Estarão os leitores recordados do texto que aqui publiquei há duas semanas, sobre a visão utópica transmitida pelos meios de comunicação social, estruturas partidárias, autarquias e personalidades de esquerda, sobre a Reforma Agrária.
Fazendo uma vez mais fé em testemunhos de quem atravessou esse período e cujas consequências sofreu na pele, passo a citar mais algumas situações concretas que mereceriam ter tido interpretação diferente da que lhes era dada pela corrente de pensamento à época.
Começo pelo que sucedeu com o Mestre João Núncio, cavaleiro de eleição, cujas empresas agrícolas e semental de gado bravo lhe foram extorquidas. Viu a sua casa assaltada por trabalhadores que destruíram, a pau e à navalha, peças de mobiliário, o seu pequeno museu de recordações tauromáquicas, um retrato do próprio – da autoria do pintor Eduardo Malta – bem como a cabeça embalsamada do seu primeiro touro, enquanto debutante nas lides. Pergunto, a que título e com que direito?
Haveria mesmo falta de trabalho na agricultura, tendo sido essa uma das motivações para a Reforma? Na verdade, ao contrário da década anterior, no Alentejo de 1974, tal não sucedia. Dando como exemplo o concelho de Avis, estava em funcionamento uma fábrica de processamento de tomate, outra de laticínios, ambas bem conhecidas, e oficinas trabalhavam na reparação dos equipamentos fabris e de máquinas agrícolas (com bastante trabalho, segundo testemunhos recolhidos). Em Avis operava também uma empresa relevante de construção civil.
O que dizer do apoio da banca nacionalizada? Concedendo às cooperativas financiamentos sem garantia, ter-se-á ideia dos prejuízos causados às instituições financeiras? Com a realidade regulatória dos dias de hoje, imagina-se o valor das imparidades a reconhecer nos respetivos balanços?
Que destino tiveram, em regra, as maiores cooperativas que foram fundadas no período da Reforma Agrária? Dando o exemplo da Cooperativa 1.º de Maio, que ocupou a herdade de Camões, com 5000 hectares, seguindo-se as que lhe estavam anexas, e constituindo assim o que, à época, foi o maior latifúndio do Alentejo – a ausência da capacidade de gestão conduziu a que a cooperativa se tivesse tornado inviável no plano económico-financeiro, tendo falido pouco depois… A quem beneficiou a ocupação?
Foi também invadido, em Campo Maior, o Palácio Visconde de Olivã, e parcialmente destruída uma grande e valiosa biblioteca que nele existia. Como corolário, os usurpadores passearam-se depois, triunfalmente, pela cidade, num cortejo em tratores agrícolas roubados, exibindo-se nos trajes dos donos do palácio. Não será esta uma forma de vexame público que deveria ter sido convenientemente condenada?

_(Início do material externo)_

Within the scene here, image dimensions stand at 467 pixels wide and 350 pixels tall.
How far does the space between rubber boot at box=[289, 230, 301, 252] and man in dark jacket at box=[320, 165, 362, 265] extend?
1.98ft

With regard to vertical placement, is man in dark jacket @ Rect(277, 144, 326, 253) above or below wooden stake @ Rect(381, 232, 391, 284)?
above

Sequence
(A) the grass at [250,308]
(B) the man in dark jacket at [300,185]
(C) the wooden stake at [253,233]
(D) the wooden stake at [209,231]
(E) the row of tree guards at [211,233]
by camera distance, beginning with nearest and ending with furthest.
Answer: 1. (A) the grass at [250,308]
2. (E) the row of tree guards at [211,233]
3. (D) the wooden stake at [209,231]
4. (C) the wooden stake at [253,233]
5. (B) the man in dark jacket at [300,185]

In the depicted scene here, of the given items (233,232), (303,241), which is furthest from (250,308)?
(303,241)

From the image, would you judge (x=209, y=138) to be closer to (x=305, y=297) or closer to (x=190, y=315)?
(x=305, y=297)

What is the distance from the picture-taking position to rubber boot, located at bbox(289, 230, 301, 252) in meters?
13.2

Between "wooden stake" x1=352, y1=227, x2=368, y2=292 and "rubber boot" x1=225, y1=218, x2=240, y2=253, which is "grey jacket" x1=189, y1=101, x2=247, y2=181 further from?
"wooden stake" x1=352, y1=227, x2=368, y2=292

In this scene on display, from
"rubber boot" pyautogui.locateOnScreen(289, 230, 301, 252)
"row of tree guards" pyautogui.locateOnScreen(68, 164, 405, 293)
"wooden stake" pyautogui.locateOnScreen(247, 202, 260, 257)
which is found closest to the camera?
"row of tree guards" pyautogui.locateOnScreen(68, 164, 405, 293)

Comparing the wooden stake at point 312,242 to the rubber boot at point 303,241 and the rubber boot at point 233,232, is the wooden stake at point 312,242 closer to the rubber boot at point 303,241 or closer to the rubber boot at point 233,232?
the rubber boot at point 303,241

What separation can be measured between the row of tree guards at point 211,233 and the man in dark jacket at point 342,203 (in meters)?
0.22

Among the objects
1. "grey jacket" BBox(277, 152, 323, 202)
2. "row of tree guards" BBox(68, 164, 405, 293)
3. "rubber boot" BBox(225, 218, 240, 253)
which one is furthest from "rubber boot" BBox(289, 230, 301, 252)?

Curiosamente, os donos das herdades não ficaram conhecidos por tomar medidas defensivas perante o assalto às suas propriedades, também não havendo registo de violência contra os ocupantes após a devolução das herdades, já na década de 80.
Por fim, e citando a Profª. Doutora Maria Antónia Pires de Almeida (in A revolução no Alentejo – Memória e Trauma da Reforma Agrária em Avis, edição do ICS, 2006) por mais inverosímil que possa parecer, o resultado final da recolha da memória oral de que se encarregou para evidenciar perspetivas distintas, «demonstrou um traço de união entre todos os grupos em conflito: um enorme sentimento de frustração generalizada, uma tristeza profunda com todo o processo e principalmente com o estado do Alentejo à data. Ninguém ficou satisfeito, ninguém ganhou com o movimento (apesar das insinuações de grandes riquezas para alguns, também sempre presentes, assim como a palavra Roubo), e sobretudo nenhum grupo social melhorou as suas condições de vida de forma permanente como consequência direta das ocupações de terras».